Ingredients
Equipment
Method
- Heat olive oil in a large skillet over medium heat. Add the chopped onion and cook for 3 to 4 minutes until soft and translucent. Add the minced garlic and cook for another minute until fragrant.
- Add the ground beef, breaking it apart with a wooden spoon into small crumbles. Cook for 6 to 8 minutes, stirring frequently, until completely browned with no pink remaining. Drain any excess grease.
- Stir in the tomato paste, coating the meat evenly. Cook for 1 to 2 minutes. Add the crushed tomatoes, beef broth, oregano, thyme, salt, and pepper. Stir to combine.
- Reduce heat to medium-low and simmer uncovered for 20 to 25 minutes, stirring occasionally, until the sauce is very thick and holds together on a spoon. Remove from heat and let cool for 10 minutes.
- While the sauce simmers, bring a large pot of well-salted water to a boil. Cook the rigatoni until just al dente, 1 to 2 minutes less than package directions. Drain and spread on a baking sheet to cool enough to handle.
- Preheat oven to 375°F. Transfer the thickened ragu to a piping bag or zip-top bag with one corner cut off. Insert the tip into one end of each rigatoni tube and squeeze gently to fill. Alternatively, use a small spoon to carefully stuff each tube.
- Lightly grease a 9x13-inch baking dish. Arrange the stuffed rigatoni in the dish, either laying them flat side-by-side or standing them upright in rows. Pack them snugly so they support each other.
- Sprinkle the shredded mozzarella evenly over the top, followed by the grated Parmesan. Bake uncovered for 20 to 25 minutes until the cheese is melted, golden, and bubbling.

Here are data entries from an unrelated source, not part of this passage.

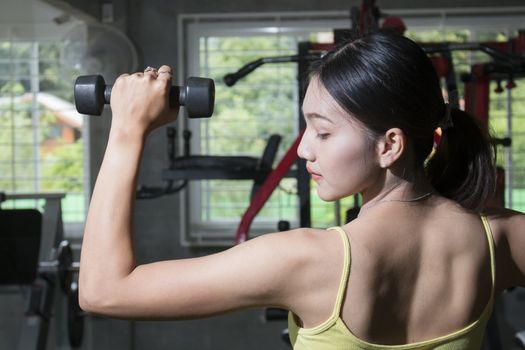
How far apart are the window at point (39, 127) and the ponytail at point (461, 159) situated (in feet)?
10.7

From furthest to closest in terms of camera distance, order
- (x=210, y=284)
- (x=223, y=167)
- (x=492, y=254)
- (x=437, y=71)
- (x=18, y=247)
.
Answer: (x=223, y=167)
(x=18, y=247)
(x=437, y=71)
(x=492, y=254)
(x=210, y=284)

- Remove from oven and let rest for 5 minutes. Garnish with freshly chopped parsley and serve hot.
Notes
Storage: Refrigerate in airtight container for up to 3 days. The filling stays inside the tubes, preventing drying. Reheat individual portions in microwave or entire dish covered in 350°F oven for 20-25 minutes. Freezing: Assemble unbaked dish, wrap tightly, and freeze for up to 3 months. Thaw overnight, then bake as directed, adding 10 minutes. Substitutions: Use Italian sausage for spicier flavor, ground turkey for leaner option, or mushrooms/lentils for vegetarian version. Add red wine to ragu for depth. Make-ahead: Assemble up to 24 hours ahead and refrigerate, or make ragu up to 3 days ahead. Pro Tip: Simmer ragu until very thick so filling doesn't run out. Use piping bag or zip-top bag for easier, faster stuffing.